EXCERPT:
Andras Tantos <and...@tantosonline.com> writes:
> All,
>
> I'm working on porting GCC to a processor architecture that doesn't have
> a (HW) stack nor a call instruction. This means that for calls, I need
> to generate the following instruction sequence:
>
> // move stack-pointer:
> $sp <- $sp-4
> // load return address:
> $r3 <- return_label
> // store return address on stack:
> mem[$sp] <- $r3
> // jump to callee:
> $pc <- <address_of_function>
Even though this is internally a jump, it still needs to be represented
as a (call …) rtx in rtl, and emitted using emit_call_insn.
In other words, the "call" expander must always emit a call_insn
of some kind. (But it can emit other instructions too, such as the
ones you describe above.)
Richard
> return_label:
>
> Now, I can do all of that as a multi-instruction string sequence in my
> .md file (which is what I'm doing right now), but there are two problems
> with that approach. First, it hard-codes the temp register ($r3 above)
> and requires me to reserve it even though it could be used between calls
> by the register allocator. Second this approach (I think at least)
> prevents any passes from merging stack-frame preparation for the call
> arguments, such as eliminating the stack-pointer update above.
>
> I thought I could circumvent these problems by emitting a piece of RTL
> in the 'call' pattern:
>
> (define_expand "call"
> [(call
> (match_operand:QI 0 "memory_operand" "")
> (match_operand 1 "" "")
> )]
> ""
> {
> brew_expand_call(Pmode, operands);
> })
>
> where brew_expand_call is:
>
> void brew_expand_call(machine_mode mode, rtx *operands)
> {
> gcc_assert (MEM_P(operands[0]));
>
> rtx_code_label *label = gen_label_rtx();
> rtx label_ref = gen_rtx_LABEL_REF(SImode, label);
> rtx temp_reg = gen_reg_rtx(mode);
>
> // $sp <- $sp - 4
> emit_insn(gen_subsi3(
> stack_pointer_rtx,
> stack_pointer_rtx,
> GEN_INT(4)

AVAILABLE DATA:
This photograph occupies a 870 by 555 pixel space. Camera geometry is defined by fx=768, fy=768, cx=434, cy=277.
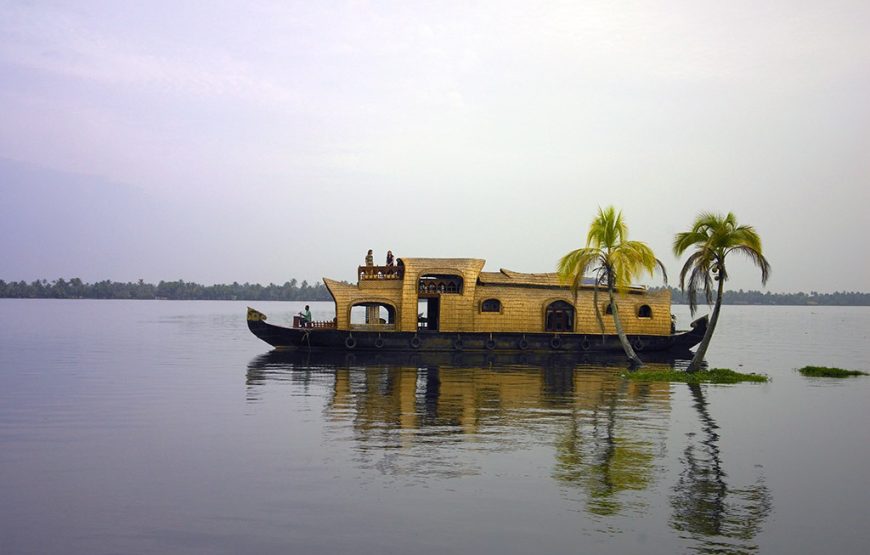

STATED PROBLEM 1:
Reproduce part of the thread on porting GCC word for word. Begin at the words "In other words, the" and stop after the words "you describe above.)".
STATED PROBLEM 2:
Answer these questions from the thread on porting GCC:
(a) Which temporary register does the multi-instruction string sequence hard-code?
(b) According to the reply, which function must be used to emit the (call …) rtx?
(c) By how much does brew_expand_call decrease the stack pointer?
STATED PROBLEM 3:
Pick up the thread on porting GCC after its last line and carry it on.

EXERCISE OUTPUT 1:
In other words, the "call" expander must always emit a call_insn
of some kind. (But it can emit other instructions too, such as the
ones you describe above.)

EXERCISE OUTPUT 2:
(a) $r3
(b) emit_call_insn
(c) By 4

EXERCISE OUTPUT 3:
> ));
> // $r3 <- <ret_label>
> emit_insn(gen_move_insn(
> temp_reg,
> label_ref
> ));
> // mem[$sp] <- $r3
> emit_insn(gen_move_insn(
> gen_rtx_MEM(Pmode, stack_pointer_rtx),
> temp_reg
> ));
> emit_jump_insn(gen_jump(operands[0]));
> emit_label(label);
> }
>
> If I try to compile the following test:
>
> void x(void)
> {
> }
>
> int main(void)
> {
> x();
> return 0;
> }
>
> I get an assert:
>
> during RTL pass: expand
> dump file: call.c.252r.expand
> call.c: In function ‘main’:
> call.c:9:1: internal compiler error: in as_a, at is-a.h:242
> 9 | }
> | ^
> 0x6999b7 rtx_insn* as_a<rtx_insn*, rtx_def>(rtx_def*)
> ../../brew-gcc/gcc/is-a.h:242
> 0x6999b7 rtx_sequence::insn(int) const
> ../../brew-gcc/gcc/rtl.h:1439
> 0x6999b7 mark_jump_label_1
> ../../brew-gcc/gcc/jump.cc:1077
> 0xcfc31f mark_jump_label_1
> ../../brew-gcc/gcc/jump.cc:1171
> 0xcfc73d mark_all_labels
> ../../brew-gcc/gcc/jump.cc:332
> 0xcfc73d rebuild_jump_labels_1
> ../../brew-gcc/gcc/jump.cc:74
> 0x9e8e62 execute
> ../../brew-gcc/gcc/cfgexpand.cc:6845
>
> The reference dump file:
>
> ;; Function x (x, funcdef_no=0, decl_uid=1383, cgraph_uid=1,
> symbol_order=0)
>
>
> ;; Generating RTL for gimple basic block 2
>
>
> try_optimize_cfg iteration 1
>
> Merging block 3 into block 2...
> Merged blocks 2 and 3.
> Merged 2 and 3 without moving.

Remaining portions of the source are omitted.